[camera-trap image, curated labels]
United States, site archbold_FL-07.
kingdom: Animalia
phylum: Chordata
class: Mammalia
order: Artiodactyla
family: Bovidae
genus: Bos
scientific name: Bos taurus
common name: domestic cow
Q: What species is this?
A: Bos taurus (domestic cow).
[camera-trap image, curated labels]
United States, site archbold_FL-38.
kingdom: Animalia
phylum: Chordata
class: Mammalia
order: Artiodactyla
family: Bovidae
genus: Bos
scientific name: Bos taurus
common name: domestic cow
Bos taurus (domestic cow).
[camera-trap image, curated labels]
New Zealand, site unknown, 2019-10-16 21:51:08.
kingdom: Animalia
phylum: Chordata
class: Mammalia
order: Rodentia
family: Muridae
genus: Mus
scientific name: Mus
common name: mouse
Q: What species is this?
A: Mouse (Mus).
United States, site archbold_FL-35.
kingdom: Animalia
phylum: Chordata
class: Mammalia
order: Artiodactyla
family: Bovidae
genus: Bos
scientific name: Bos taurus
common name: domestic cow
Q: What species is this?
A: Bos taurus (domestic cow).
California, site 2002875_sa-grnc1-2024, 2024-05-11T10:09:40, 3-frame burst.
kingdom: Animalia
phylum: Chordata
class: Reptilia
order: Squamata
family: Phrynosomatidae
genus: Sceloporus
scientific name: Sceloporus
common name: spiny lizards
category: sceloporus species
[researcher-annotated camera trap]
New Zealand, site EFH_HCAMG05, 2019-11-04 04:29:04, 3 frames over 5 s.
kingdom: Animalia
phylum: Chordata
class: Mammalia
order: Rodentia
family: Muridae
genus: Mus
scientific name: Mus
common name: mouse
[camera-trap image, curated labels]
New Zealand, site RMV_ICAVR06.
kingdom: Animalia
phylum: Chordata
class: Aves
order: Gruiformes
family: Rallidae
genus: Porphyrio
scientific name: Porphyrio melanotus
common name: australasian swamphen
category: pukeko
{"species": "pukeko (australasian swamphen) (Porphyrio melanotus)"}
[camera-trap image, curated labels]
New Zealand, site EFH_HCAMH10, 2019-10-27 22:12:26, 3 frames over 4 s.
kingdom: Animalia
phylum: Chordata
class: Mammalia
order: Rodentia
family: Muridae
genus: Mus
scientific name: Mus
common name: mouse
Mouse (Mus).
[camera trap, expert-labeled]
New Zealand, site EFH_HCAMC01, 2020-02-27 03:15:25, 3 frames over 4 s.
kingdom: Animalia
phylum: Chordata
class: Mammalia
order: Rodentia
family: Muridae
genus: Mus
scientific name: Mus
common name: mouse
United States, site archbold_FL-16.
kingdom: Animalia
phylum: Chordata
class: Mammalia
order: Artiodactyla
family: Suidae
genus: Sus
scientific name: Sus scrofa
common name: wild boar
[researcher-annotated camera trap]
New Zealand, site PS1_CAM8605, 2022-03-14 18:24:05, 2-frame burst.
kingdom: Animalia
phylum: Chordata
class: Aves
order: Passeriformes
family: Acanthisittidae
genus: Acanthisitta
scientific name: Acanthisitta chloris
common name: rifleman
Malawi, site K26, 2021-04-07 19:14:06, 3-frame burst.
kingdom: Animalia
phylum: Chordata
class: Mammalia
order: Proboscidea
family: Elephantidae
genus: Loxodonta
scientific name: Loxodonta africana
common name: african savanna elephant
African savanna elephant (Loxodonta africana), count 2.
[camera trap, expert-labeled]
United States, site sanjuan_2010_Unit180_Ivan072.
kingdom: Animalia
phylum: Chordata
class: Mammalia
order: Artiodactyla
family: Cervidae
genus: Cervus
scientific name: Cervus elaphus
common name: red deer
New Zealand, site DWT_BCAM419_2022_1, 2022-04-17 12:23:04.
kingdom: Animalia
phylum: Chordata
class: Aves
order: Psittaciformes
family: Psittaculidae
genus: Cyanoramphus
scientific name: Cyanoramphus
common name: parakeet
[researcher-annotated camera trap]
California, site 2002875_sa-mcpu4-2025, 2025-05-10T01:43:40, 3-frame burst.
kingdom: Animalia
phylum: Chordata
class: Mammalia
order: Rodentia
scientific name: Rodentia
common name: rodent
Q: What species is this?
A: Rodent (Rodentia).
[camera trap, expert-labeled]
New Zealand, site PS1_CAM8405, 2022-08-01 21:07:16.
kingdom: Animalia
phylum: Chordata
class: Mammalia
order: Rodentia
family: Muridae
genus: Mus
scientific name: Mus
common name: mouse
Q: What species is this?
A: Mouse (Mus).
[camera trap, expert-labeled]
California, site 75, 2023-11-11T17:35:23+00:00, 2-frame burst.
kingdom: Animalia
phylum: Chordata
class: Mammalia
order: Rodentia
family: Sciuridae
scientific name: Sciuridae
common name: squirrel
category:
======
• PROBLEM TO SOLVE:
For each record above, print an exact copy.

• RESULT:
[camera-trap image, curated labels]
United States, site archbold_FL-07.
kingdom: Animalia
phylum: Chordata
class: Mammalia
order: Artiodactyla
family: Bovidae
genus: Bos
scientific name: Bos taurus
common name: domestic cow
Q: What species is this?
A: Bos taurus (domestic cow).
[camera-trap image, curated labels]
United States, site archbold_FL-38.
kingdom: Animalia
phylum: Chordata
class: Mammalia
order: Artiodactyla
family: Bovidae
genus: Bos
scientific name: Bos taurus
common name: domestic cow
Bos taurus (domestic cow).
[camera-trap image, curated labels]
New Zealand, site unknown, 2019-10-16 21:51:08.
kingdom: Animalia
phylum: Chordata
class: Mammalia
order: Rodentia
family: Muridae
genus: Mus
scientific name: Mus
common name: mouse
Q: What species is this?
A: Mouse (Mus).
United States, site archbold_FL-35.
kingdom: Animalia
phylum: Chordata
class: Mammalia
order: Artiodactyla
family: Bovidae
genus: Bos
scientific name: Bos taurus
common name: domestic cow
Q: What species is this?
A: Bos taurus (domestic cow).
California, site 2002875_sa-grnc1-2024, 2024-05-11T10:09:40, 3-frame burst.
kingdom: Animalia
phylum: Chordata
class: Reptilia
order: Squamata
family: Phrynosomatidae
genus: Sceloporus
scientific name: Sceloporus
common name: spiny lizards
category: sceloporus species
[researcher-annotated camera trap]
New Zealand, site EFH_HCAMG05, 2019-11-04 04:29:04, 3 frames over 5 s.
kingdom: Animalia
phylum: Chordata
class: Mammalia
order: Rodentia
family: Muridae
genus: Mus
scientific name: Mus
common name: mouse
[camera-trap image, curated labels]
New Zealand, site RMV_ICAVR06.
kingdom: Animalia
phylum: Chordata
class: Aves
order: Gruiformes
family: Rallidae
genus: Porphyrio
scientific name: Porphyrio melanotus
common name: australasian swamphen
category: pukeko
{"species": "pukeko (australasian swamphen) (Porphyrio melanotus)"}
[camera-trap image, curated labels]
New Zealand, site EFH_HCAMH10, 2019-10-27 22:12:26, 3 frames over 4 s.
kingdom: Animalia
phylum: Chordata
class: Mammalia
order: Rodentia
family: Muridae
genus: Mus
scientific name: Mus
common name: mouse
Mouse (Mus).
[camera trap, expert-labeled]
New Zealand, site EFH_HCAMC01, 2020-02-27 03:15:25, 3 frames over 4 s.
kingdom: Animalia
phylum: Chordata
class: Mammalia
order: Rodentia
family: Muridae
genus: Mus
scientific name: Mus
common name: mouse
United States, site archbold_FL-16.
kingdom: Animalia
phylum: Chordata
class: Mammalia
order: Artiodactyla
family: Suidae
genus: Sus
scientific name: Sus scrofa
common name: wild boar
[researcher-annotated camera trap]
New Zealand, site PS1_CAM8605, 2022-03-14 18:24:05, 2-frame burst.
kingdom: Animalia
phylum: Chordata
class: Aves
order: Passeriformes
family: Acanthisittidae
genus: Acanthisitta
scientific name: Acanthisitta chloris
common name: rifleman
Malawi, site K26, 2021-04-07 19:14:06, 3-frame burst.
kingdom: Animalia
phylum: Chordata
class: Mammalia
order: Proboscidea
family: Elephantidae
genus: Loxodonta
scientific name: Loxodonta africana
common name: african savanna elephant
African savanna elephant (Loxodonta africana), count 2.
[camera trap, expert-labeled]
United States, site sanjuan_2010_Unit180_Ivan072.
kingdom: Animalia
phylum: Chordata
class: Mammalia
order: Artiodactyla
family: Cervidae
genus: Cervus
scientific name: Cervus elaphus
common name: red deer
New Zealand, site DWT_BCAM419_2022_1, 2022-04-17 12:23:04.
kingdom: Animalia
phylum: Chordata
class: Aves
order: Psittaciformes
family: Psittaculidae
genus: Cyanoramphus
scientific name: Cyanoramphus
common name: parakeet
[researcher-annotated camera trap]
California, site 2002875_sa-mcpu4-2025, 2025-05-10T01:43:40, 3-frame burst.
kingdom: Animalia
phylum: Chordata
class: Mammalia
order: Rodentia
scientific name: Rodentia
common name: rodent
Q: What species is this?
A: Rodent (Rodentia).
[camera trap, expert-labeled]
New Zealand, site PS1_CAM8405, 2022-08-01 21:07:16.
kingdom: Animalia
phylum: Chordata
class: Mammalia
order: Rodentia
family: Muridae
genus: Mus
scientific name: Mus
common name: mouse
Q: What species is this?
A: Mouse (Mus).
[camera trap, expert-labeled]
California, site 75, 2023-11-11T17:35:23+00:00, 2-frame burst.
kingdom: Animalia
phylum: Chordata
class: Mammalia
order: Rodentia
family: Sciuridae
scientific name: Sciuridae
common name: squirrel
category:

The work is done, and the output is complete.